В комнату входит хозяйка, приземистая женщина в чепчике, закалывая булавкой платок на груди. Она здоровается с гостем и садится в противоположном углу комнаты. В ту же минуту к ней бросается один из множества младенцев, — издали протягивая руки, чтобы ухватиться за платье.
— Вот я сидела в той комнате, — начинает хозяйка, трогаясь на стуле, — так слышала: вы что-то про учителей толковали.
— Д-да-с? — вопросительно произносит гость.
— Вот у нас тоже. Что я вам объясню. Занадобился Гаврюше учитель. Попросили добрых людей — нет ли, мол? Прислали. Покойник Митрий Митрич рекомендовал. Пришел это учитель. «Как, говорим, цена?» — «Да, говорит, четыре целковых» (окромя пищи и фатеры, потому мы учителей у себя помещаем). «Как, говорю, четыре целковых? а? (Хозяйка поднимается со стула и во все продолжение своего рассказа шаг за шагом приближается к гостю.) Как четыре? Да где это такие цены виданы? В коем царстве? говорю: неужто харчи-то ни во что не ставите? Ведь вам, говорю, не подашь гороху? Ведь вам подай щей с мясом, да жаркое, да пятое, да десятое».
— Ноне все так-то не рассчитывают ничего. Что, мол, такое! А поди-ка, отведай, — перерывает гость, посмотрев на хозяина.
— Д-да! — продолжает поглощенная рассказом хозяйка, отгоняя рукой сынишку, который жмется около нее. — «А теперича, говорю, подите-ка, приступитесь к говядине-то. Об огузках мы не говорим — это не наша пища, не по карману; а вот хоть ребрушко или грудинка. Ведь она, говорю, пять копеек фунт! Нынче пять, завтра пять, ан и расход».
— А то как же? Оно по мелочи-то и не видать… — «Окромя того, говорю, чай, сахар…»
— Барыня! а барыня! — раздается из передней:- ставить, что ль, пироги-то?
— Постой… «Окромя того, говорю, чай, сахар. Опять и то — прачка… возьмите, говорю, в расчет…»
— Ей-богу, правда, — продолжает плачевно голос из передней: — печка простынет.
— Отстань! Говорю: «Прачка, — ведь она с вас по пятаку за рубаху сдерет. Это, говорю, тоже расход.

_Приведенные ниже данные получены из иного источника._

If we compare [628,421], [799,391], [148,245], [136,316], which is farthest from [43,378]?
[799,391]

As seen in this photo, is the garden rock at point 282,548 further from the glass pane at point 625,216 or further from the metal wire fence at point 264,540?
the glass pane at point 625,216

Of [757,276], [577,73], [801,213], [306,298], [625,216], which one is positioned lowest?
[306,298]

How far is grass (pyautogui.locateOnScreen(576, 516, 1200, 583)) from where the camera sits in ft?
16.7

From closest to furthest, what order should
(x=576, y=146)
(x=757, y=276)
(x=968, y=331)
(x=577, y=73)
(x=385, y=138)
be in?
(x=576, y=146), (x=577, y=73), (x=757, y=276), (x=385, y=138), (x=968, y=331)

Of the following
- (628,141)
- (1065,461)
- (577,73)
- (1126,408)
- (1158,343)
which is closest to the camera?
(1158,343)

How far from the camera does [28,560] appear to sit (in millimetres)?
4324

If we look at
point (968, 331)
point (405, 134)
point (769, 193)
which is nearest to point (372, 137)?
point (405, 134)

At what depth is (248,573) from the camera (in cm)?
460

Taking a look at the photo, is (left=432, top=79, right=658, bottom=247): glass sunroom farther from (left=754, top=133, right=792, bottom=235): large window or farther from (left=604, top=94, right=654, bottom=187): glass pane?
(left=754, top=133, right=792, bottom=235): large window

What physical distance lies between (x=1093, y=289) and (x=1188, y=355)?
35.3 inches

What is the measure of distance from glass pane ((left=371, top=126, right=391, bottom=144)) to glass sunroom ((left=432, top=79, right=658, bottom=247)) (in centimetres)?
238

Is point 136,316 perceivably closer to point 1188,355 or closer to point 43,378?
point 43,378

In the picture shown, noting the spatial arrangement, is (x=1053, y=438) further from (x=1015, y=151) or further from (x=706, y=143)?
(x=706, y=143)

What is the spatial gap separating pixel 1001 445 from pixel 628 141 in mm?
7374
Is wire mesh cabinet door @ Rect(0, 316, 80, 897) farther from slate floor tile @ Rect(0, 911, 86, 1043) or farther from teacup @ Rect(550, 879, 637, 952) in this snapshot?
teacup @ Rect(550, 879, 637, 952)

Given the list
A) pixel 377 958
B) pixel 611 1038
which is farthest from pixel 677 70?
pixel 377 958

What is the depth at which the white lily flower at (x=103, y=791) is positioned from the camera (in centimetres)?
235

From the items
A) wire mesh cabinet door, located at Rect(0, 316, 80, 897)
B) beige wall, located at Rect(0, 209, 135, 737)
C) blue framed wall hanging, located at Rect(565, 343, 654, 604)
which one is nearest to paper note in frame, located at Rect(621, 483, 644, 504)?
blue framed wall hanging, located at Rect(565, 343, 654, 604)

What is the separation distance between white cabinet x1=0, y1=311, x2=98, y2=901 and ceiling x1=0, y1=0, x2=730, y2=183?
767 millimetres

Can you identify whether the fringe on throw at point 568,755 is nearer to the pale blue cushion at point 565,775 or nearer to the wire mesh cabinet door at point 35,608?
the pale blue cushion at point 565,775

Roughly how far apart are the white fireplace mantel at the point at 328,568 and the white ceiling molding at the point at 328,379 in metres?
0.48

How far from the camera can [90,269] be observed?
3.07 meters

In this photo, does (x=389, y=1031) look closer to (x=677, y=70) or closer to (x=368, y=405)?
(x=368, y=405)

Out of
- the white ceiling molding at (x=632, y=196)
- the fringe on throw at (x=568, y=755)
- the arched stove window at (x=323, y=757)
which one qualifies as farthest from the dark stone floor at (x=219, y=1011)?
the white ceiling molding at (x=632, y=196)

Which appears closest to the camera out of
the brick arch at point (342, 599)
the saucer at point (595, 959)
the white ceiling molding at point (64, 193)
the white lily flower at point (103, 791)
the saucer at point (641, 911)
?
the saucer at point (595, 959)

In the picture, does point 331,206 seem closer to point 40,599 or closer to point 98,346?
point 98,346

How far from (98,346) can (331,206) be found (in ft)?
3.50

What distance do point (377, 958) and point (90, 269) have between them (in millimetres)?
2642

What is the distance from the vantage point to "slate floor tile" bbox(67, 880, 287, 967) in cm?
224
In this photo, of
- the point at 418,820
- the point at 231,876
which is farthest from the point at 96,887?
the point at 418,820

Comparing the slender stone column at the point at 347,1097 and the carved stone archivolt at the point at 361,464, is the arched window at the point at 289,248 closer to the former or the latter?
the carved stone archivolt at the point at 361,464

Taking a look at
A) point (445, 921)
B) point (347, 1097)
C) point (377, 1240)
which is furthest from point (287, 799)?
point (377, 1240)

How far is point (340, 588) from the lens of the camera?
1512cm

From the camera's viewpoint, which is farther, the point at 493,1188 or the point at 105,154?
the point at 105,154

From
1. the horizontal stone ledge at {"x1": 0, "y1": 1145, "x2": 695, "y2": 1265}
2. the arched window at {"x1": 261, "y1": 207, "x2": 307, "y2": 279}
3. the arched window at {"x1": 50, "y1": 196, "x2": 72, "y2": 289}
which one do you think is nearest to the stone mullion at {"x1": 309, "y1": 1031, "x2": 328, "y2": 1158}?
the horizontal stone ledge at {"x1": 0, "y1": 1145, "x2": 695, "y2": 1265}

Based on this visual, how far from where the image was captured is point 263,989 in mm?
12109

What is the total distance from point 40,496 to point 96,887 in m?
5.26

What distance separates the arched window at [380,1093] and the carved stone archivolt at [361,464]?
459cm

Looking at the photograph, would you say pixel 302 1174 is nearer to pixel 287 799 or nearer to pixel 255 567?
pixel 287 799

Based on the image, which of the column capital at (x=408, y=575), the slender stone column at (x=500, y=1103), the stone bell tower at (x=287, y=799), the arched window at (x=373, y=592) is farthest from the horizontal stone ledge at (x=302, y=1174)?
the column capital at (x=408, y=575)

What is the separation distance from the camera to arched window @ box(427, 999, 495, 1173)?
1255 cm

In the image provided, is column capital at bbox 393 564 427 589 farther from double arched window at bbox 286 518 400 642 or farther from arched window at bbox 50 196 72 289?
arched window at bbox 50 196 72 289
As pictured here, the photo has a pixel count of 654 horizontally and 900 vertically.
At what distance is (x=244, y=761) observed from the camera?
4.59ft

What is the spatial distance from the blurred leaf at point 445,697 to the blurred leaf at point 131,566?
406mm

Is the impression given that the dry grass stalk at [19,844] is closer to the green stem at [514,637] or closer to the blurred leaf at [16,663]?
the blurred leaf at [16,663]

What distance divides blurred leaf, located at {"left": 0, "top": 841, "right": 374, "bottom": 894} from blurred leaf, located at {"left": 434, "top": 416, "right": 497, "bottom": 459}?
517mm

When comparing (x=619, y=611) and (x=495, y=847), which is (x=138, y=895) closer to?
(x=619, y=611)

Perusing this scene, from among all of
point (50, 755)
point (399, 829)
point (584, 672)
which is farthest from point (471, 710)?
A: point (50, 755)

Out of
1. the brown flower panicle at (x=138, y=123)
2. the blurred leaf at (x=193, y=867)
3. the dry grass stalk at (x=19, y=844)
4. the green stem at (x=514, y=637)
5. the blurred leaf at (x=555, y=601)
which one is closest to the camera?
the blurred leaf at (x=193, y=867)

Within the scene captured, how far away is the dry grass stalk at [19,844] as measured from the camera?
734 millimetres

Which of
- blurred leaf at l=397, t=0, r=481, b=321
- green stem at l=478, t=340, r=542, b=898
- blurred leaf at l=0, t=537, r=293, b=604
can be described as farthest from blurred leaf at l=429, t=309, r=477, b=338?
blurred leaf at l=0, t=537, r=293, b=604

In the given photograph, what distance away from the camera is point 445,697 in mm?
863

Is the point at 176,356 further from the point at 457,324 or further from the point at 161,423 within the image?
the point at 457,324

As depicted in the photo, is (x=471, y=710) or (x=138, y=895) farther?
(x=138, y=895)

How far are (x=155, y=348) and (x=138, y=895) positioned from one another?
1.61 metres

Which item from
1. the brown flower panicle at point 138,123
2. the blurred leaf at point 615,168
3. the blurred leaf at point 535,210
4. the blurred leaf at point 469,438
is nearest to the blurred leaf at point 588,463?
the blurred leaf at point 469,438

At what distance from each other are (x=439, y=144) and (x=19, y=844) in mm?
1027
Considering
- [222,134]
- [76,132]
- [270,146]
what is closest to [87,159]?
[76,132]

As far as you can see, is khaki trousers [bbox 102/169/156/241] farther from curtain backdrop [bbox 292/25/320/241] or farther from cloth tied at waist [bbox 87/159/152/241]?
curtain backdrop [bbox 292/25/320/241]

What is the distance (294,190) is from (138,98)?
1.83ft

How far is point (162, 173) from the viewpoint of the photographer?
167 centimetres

Как вам, говорю, не грех цену-то такую заломить? Да еще, говорю, середы и пятницы мы по христианству держим, едим рыбное».
— Барыня! — жалобно произносит кухарка.
— «Рыбное. А подите-ка с рублем, говорю, на базар».
— Что ж мне с пирогами-то делать?
— Да поди к ней, — говорит хозяин.
— Сейчас. Говорю: «Ну-ка, с рублем-то подите на рынок да поторгуйте на семерых рыбки»… Сейчас иду, постой!.. «Так вам и дадут по три пискарика на душу. Так-то…» Ну, что там? — заключает хозяйка, направляясь к двери и ведя за руку сына; но сделав два шага, она останавливается и продолжает, обернувшись к гостю боком: — Так я его тогда урезала — страсть! Я говорю: «Этак, говорю, можно на шею сесть бедным людям! Это, говорю, без всякой без совести, простите меня».
— Барыня!
— «Это, говорю, подло, бесчестно, говорю, — четыре целковых».
— Да ну, иди, что ль, к ней, — перебивает муж.
— Пойду; чего тебе?
— Иди; слышь, зовет.
— Ну и пойду.
Супруга замолкает и пристально смотрит на мужа.
— Так вот какое горе, — относится она к гостю. — Пойдем, Миша.
— Да, трудно жить на свете! — замечает гость.
— Трудно!
Немного погодя гость собирается в путь.